*Work instructions*. An exact copy of the records is needed; please leave the images out.

Source data Block Start

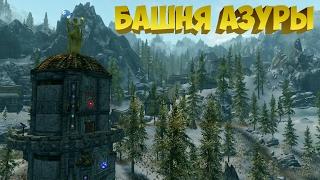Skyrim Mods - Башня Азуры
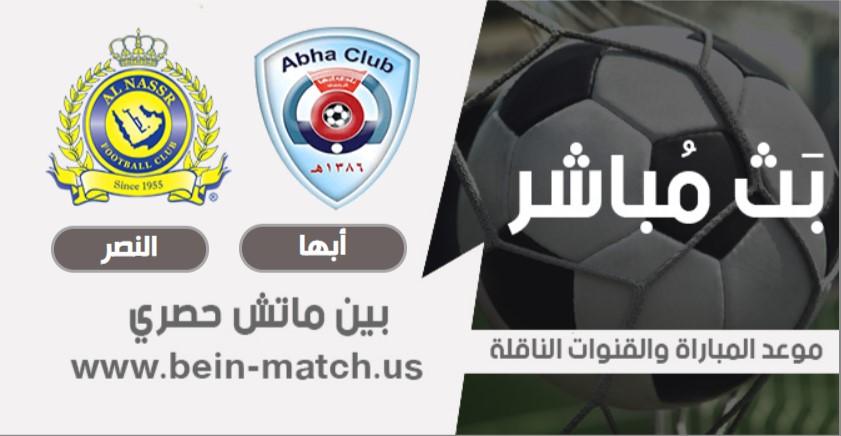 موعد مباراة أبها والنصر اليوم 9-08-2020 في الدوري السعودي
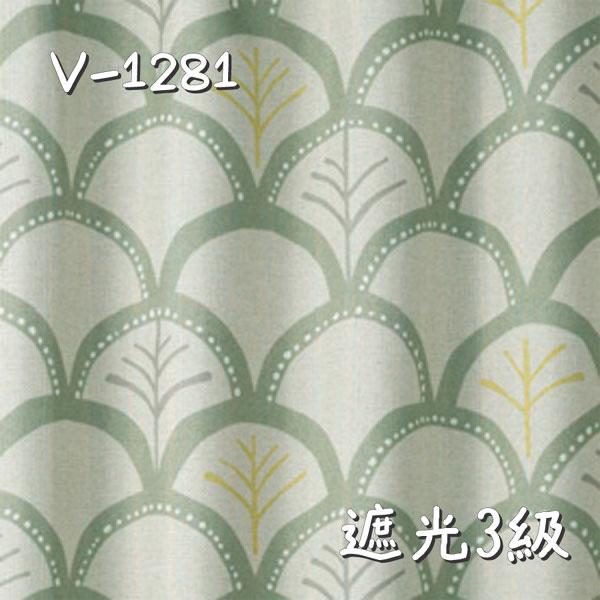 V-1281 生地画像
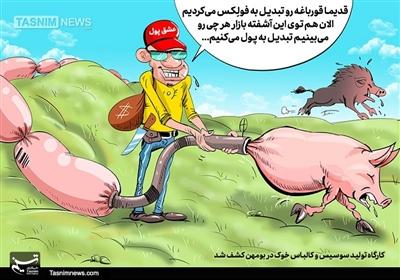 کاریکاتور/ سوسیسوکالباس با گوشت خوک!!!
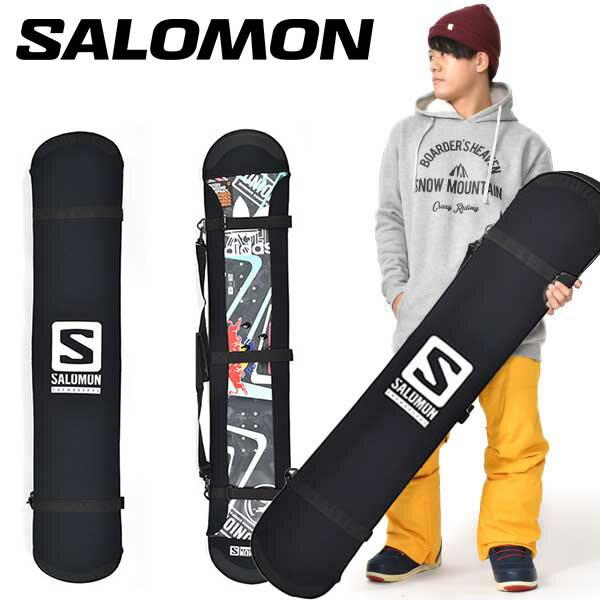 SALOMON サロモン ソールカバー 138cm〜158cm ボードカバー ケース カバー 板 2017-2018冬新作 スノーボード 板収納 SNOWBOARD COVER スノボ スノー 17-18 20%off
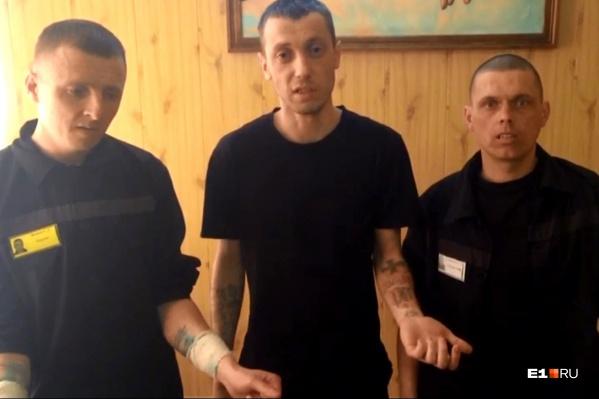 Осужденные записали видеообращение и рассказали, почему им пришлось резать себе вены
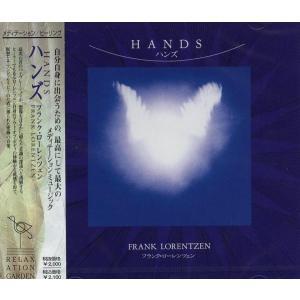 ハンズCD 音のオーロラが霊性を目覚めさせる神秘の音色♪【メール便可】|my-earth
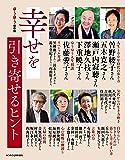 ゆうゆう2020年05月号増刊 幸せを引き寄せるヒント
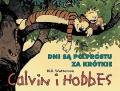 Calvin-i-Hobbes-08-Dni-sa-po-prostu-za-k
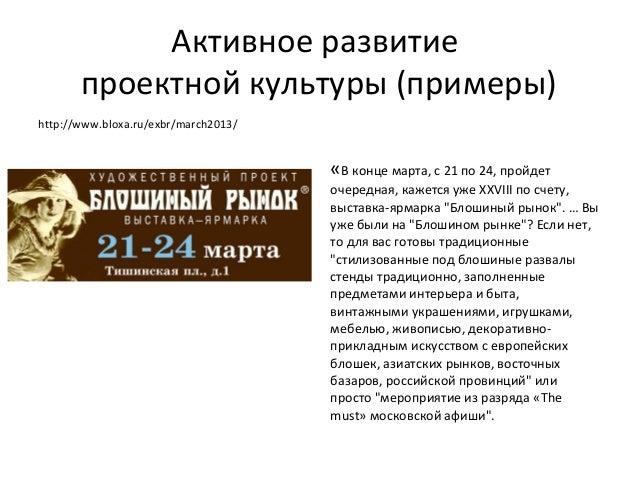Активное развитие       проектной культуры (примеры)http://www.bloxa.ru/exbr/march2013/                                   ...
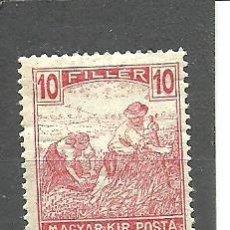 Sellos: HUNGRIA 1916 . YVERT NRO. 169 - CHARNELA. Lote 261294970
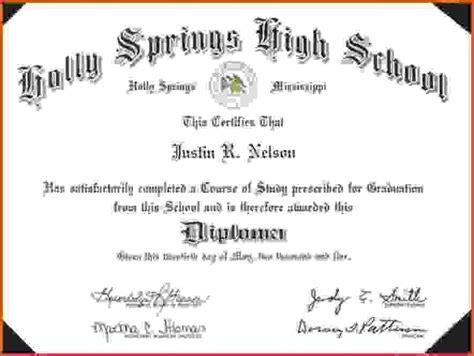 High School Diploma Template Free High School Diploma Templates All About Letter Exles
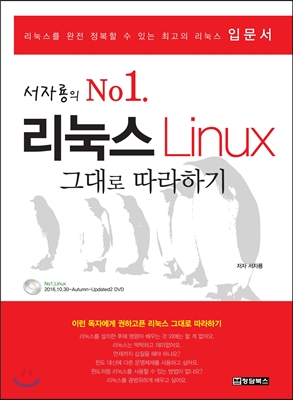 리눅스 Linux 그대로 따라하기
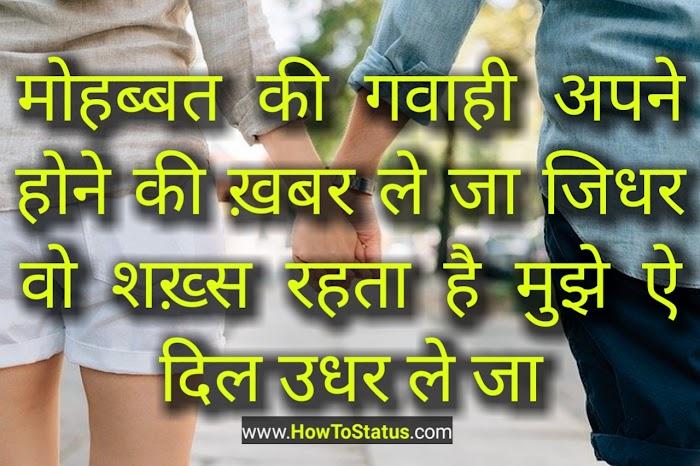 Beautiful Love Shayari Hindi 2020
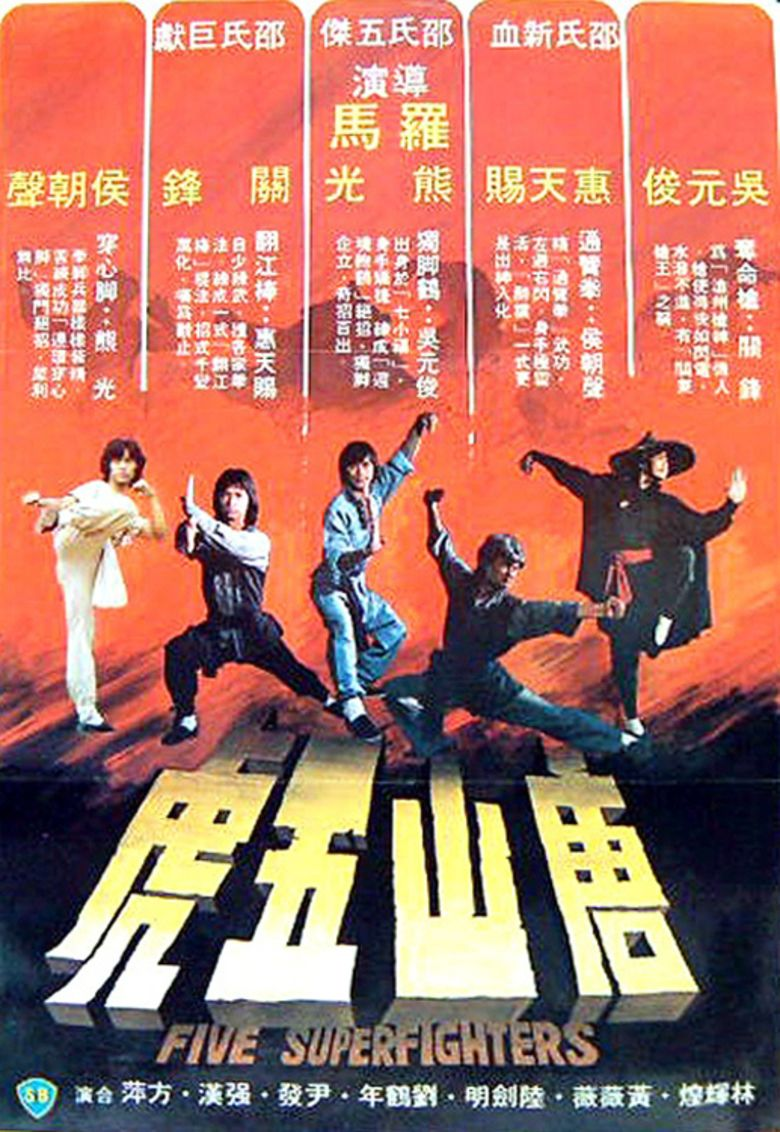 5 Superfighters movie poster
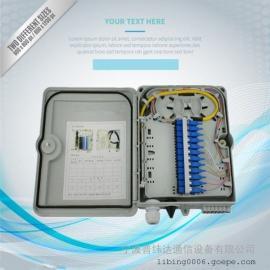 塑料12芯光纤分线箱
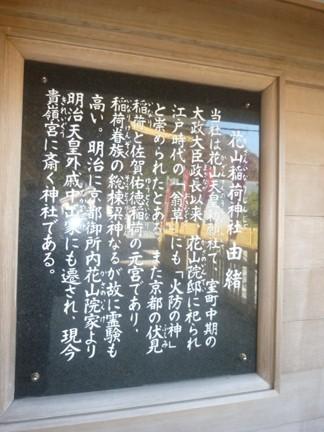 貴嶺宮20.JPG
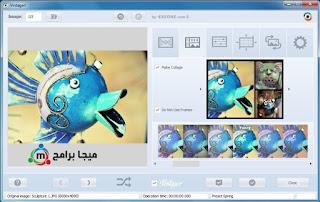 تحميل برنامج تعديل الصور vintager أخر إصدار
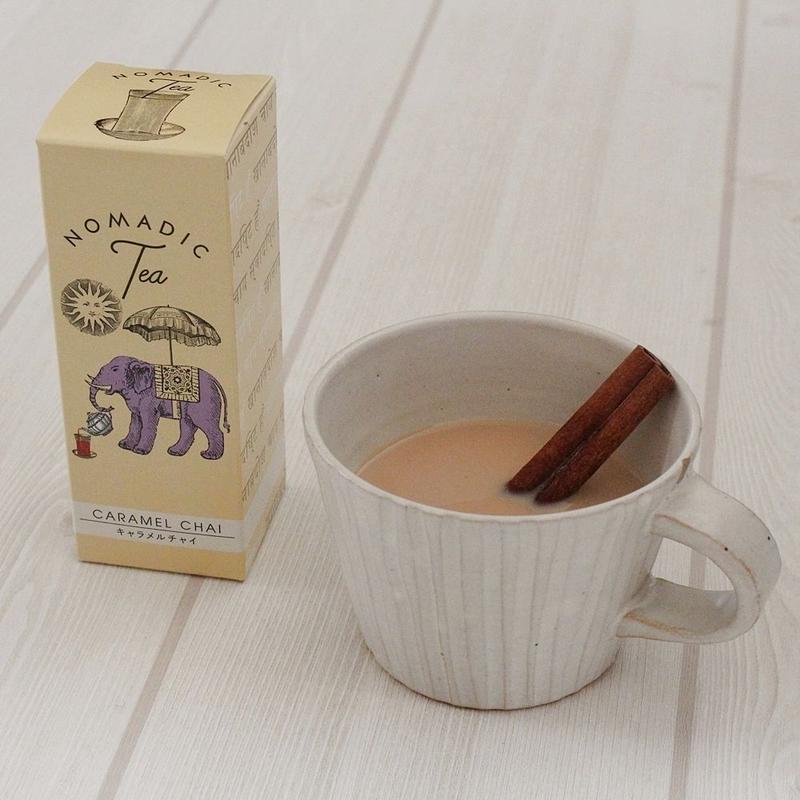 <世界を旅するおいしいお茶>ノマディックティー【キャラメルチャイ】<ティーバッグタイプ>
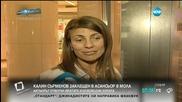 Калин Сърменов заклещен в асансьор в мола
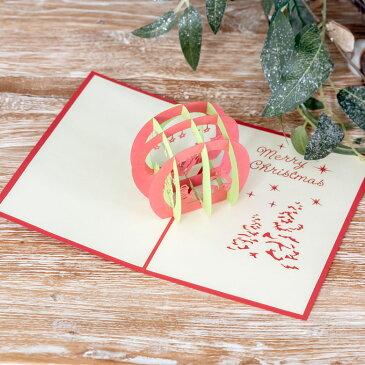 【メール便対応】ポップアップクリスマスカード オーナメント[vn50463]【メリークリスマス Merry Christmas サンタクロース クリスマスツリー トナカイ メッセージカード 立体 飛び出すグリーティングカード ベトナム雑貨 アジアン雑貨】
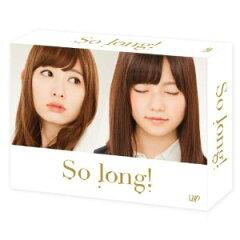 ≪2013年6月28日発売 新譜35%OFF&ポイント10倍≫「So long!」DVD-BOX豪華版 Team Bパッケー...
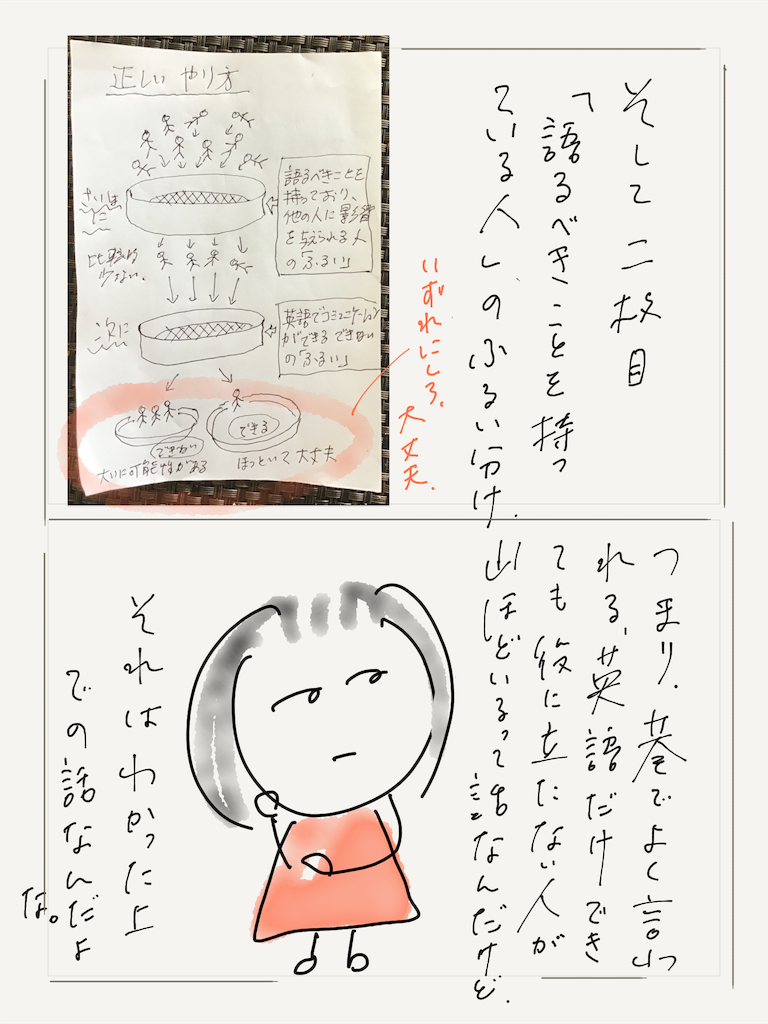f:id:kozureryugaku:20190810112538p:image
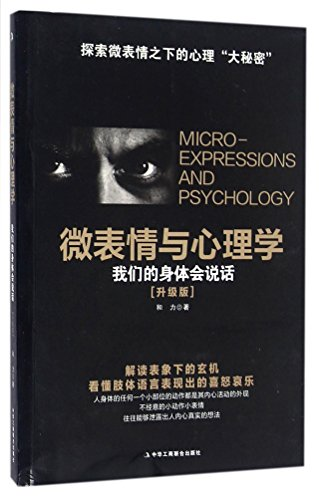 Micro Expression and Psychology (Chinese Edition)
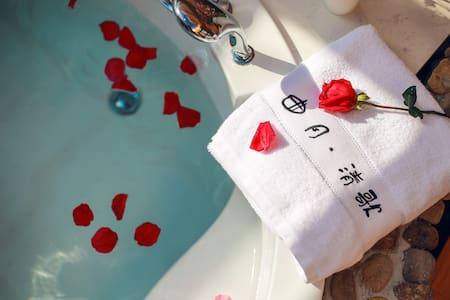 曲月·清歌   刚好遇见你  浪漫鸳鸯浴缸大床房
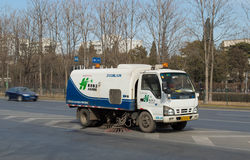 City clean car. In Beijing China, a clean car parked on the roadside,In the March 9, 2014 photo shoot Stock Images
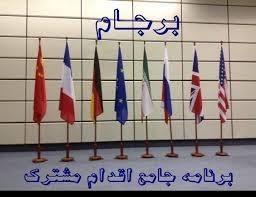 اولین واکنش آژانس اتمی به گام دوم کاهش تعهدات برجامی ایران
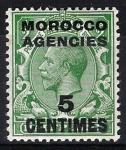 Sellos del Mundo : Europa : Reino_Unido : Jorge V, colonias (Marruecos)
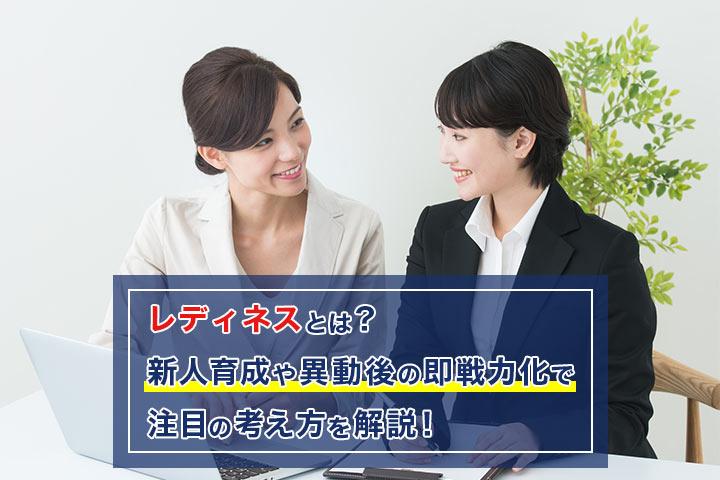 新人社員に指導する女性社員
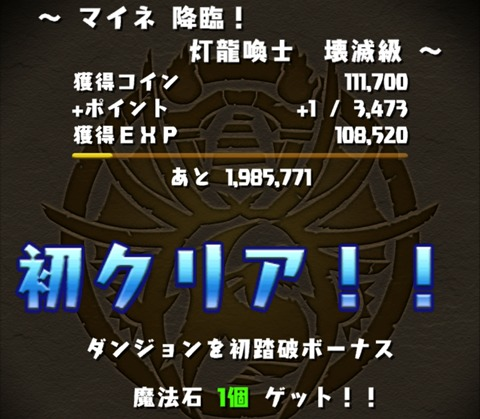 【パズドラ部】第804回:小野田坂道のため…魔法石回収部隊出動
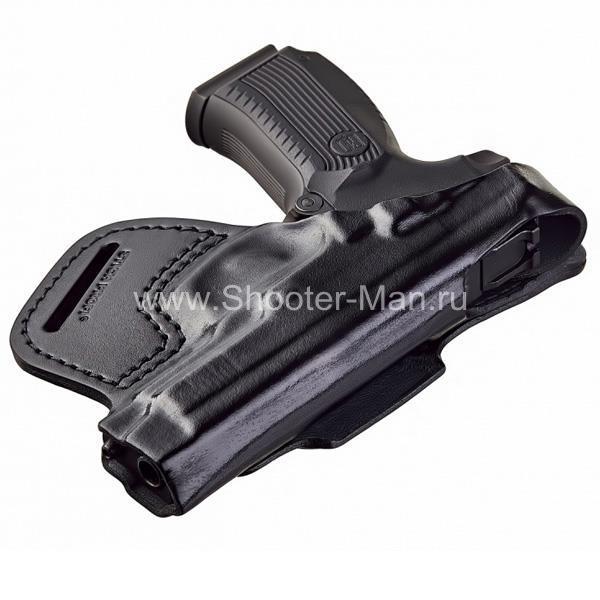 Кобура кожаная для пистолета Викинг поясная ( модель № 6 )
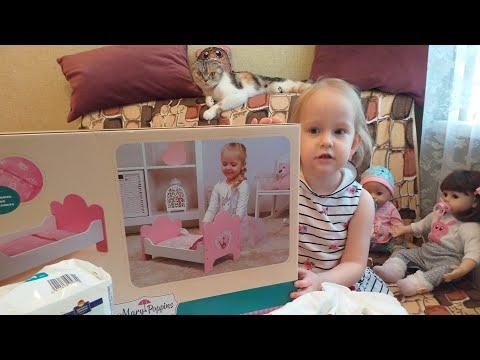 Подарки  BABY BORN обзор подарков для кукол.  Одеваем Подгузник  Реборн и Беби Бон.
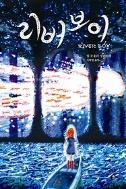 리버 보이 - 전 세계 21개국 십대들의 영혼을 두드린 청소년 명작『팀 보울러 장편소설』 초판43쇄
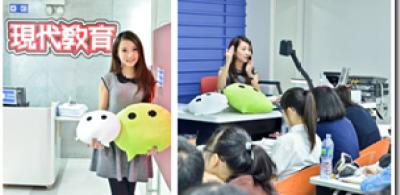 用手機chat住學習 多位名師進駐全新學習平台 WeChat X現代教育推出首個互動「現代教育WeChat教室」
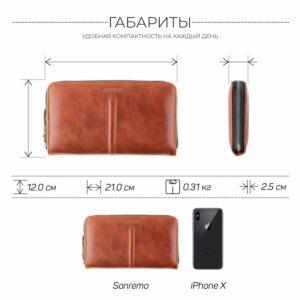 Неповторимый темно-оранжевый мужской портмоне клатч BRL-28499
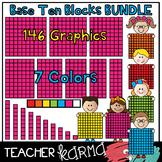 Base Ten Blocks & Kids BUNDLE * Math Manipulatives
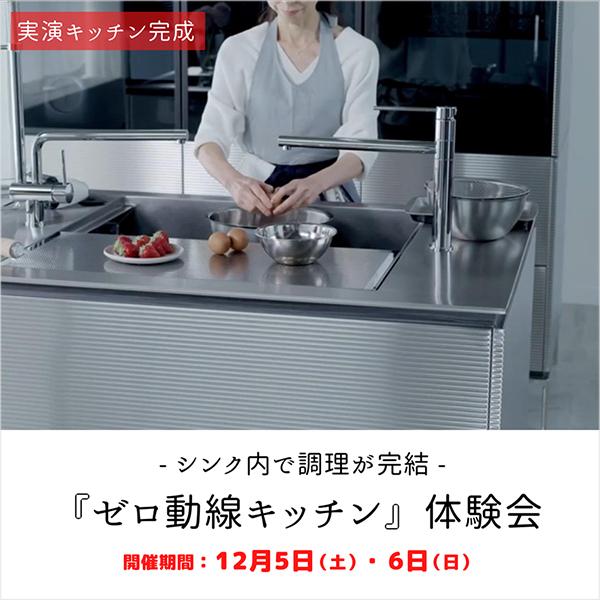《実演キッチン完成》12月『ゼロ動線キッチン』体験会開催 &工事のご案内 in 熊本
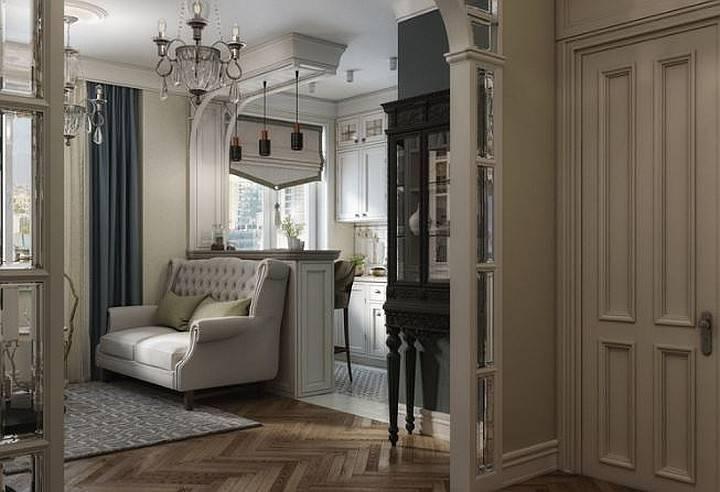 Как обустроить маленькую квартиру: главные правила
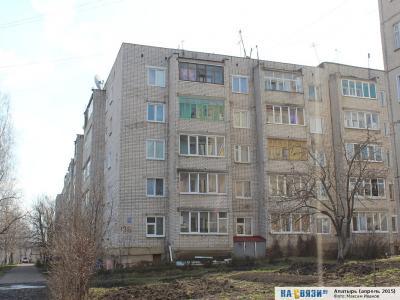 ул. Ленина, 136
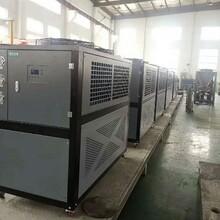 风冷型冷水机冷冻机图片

Source data Block End

*Response*.
Skyrim Mods - Башня Азуры
 موعد مباراة أبها والنصر اليوم 9-08-2020 في الدوري السعودي
 V-1281 生地画像
 کاریکاتور/ سوسیسوکالباس با گوشت خوک!!!
 SALOMON サロモン ソールカバー 138cm〜158cm ボードカバー ケース カバー 板 2017-2018冬新作 スノーボード 板収納 SNOWBOARD COVER スノボ スノー 17-18 20%off
 Осужденные записали видеообращение и рассказали, почему им пришлось резать себе вены
 ハンズCD 音のオーロラが霊性を目覚めさせる神秘の音色♪【メール便可】|my-earth
 ゆうゆう2020年05月号増刊 幸せを引き寄せるヒント
 Calvin-i-Hobbes-08-Dni-sa-po-prostu-za-k
Активное развитие       проектной культуры (примеры)http://www.bloxa.ru/exbr/march2013/                                   ...
 Sellos: HUNGRIA 1916 . YVERT NRO. 169 - CHARNELA. Lote 261294970
 High School Diploma Template Free High School Diploma Templates All About Letter Exles
 리눅스 Linux 그대로 따라하기
 Beautiful Love Shayari Hindi 2020
 5 Superfighters movie poster
 塑料12芯光纤分线箱
 貴嶺宮20.JPG
 تحميل برنامج تعديل الصور vintager أخر إصدار
 <世界を旅するおいしいお茶>ノマディックティー【キャラメルチャイ】<ティーバッグタイプ>
 Калин Сърменов заклещен в асансьор в мола
 【メール便対応】ポップアップクリスマスカード オーナメント[vn50463]【メリークリスマス Merry Christmas サンタクロース クリスマスツリー トナカイ メッセージカード 立体 飛び出すグリーティングカード ベトナム雑貨 アジアン雑貨】
 ≪2013年6月28日発売 新譜35%OFF&ポイント10倍≫「So long!」DVD-BOX豪華版 Team Bパッケー...
f:id:kozureryugaku:20190810112538p:image
 Micro Expression and Psychology (Chinese Edition)
 曲月·清歌   刚好遇见你  浪漫鸳鸯浴缸大床房
 City clean car. In Beijing China, a clean car parked on the roadside,In the March 9, 2014 photo shoot Stock Images
 اولین واکنش آژانس اتمی به گام دوم کاهش تعهدات برجامی ایران
 Sellos del Mundo : Europa : Reino_Unido : Jorge V, colonias (Marruecos)
 新人社員に指導する女性社員
 【パズドラ部】第804回:小野田坂道のため…魔法石回収部隊出動
 Кобура кожаная для пистолета Викинг поясная ( модель № 6 )
 Подарки  BABY BORN обзор подарков для кукол.  Одеваем Подгузник  Реборн и Беби Бон.
 리버 보이 - 전 세계 21개국 십대들의 영혼을 두드린 청소년 명작『팀 보울러 장편소설』 초판43쇄
 用手機chat住學習 多位名師進駐全新學習平台 WeChat X現代教育推出首個互動「現代教育WeChat教室」
 Неповторимый темно-оранжевый мужской портмоне клатч BRL-28499
 Base Ten Blocks & Kids BUNDLE * Math Manipulatives
《実演キッチン完成》12月『ゼロ動線キッチン』体験会開催 &工事のご案内 in 熊本
 Как обустроить маленькую квартиру: главные правила
 ул. Ленина, 136
 风冷型冷水机冷冻机图片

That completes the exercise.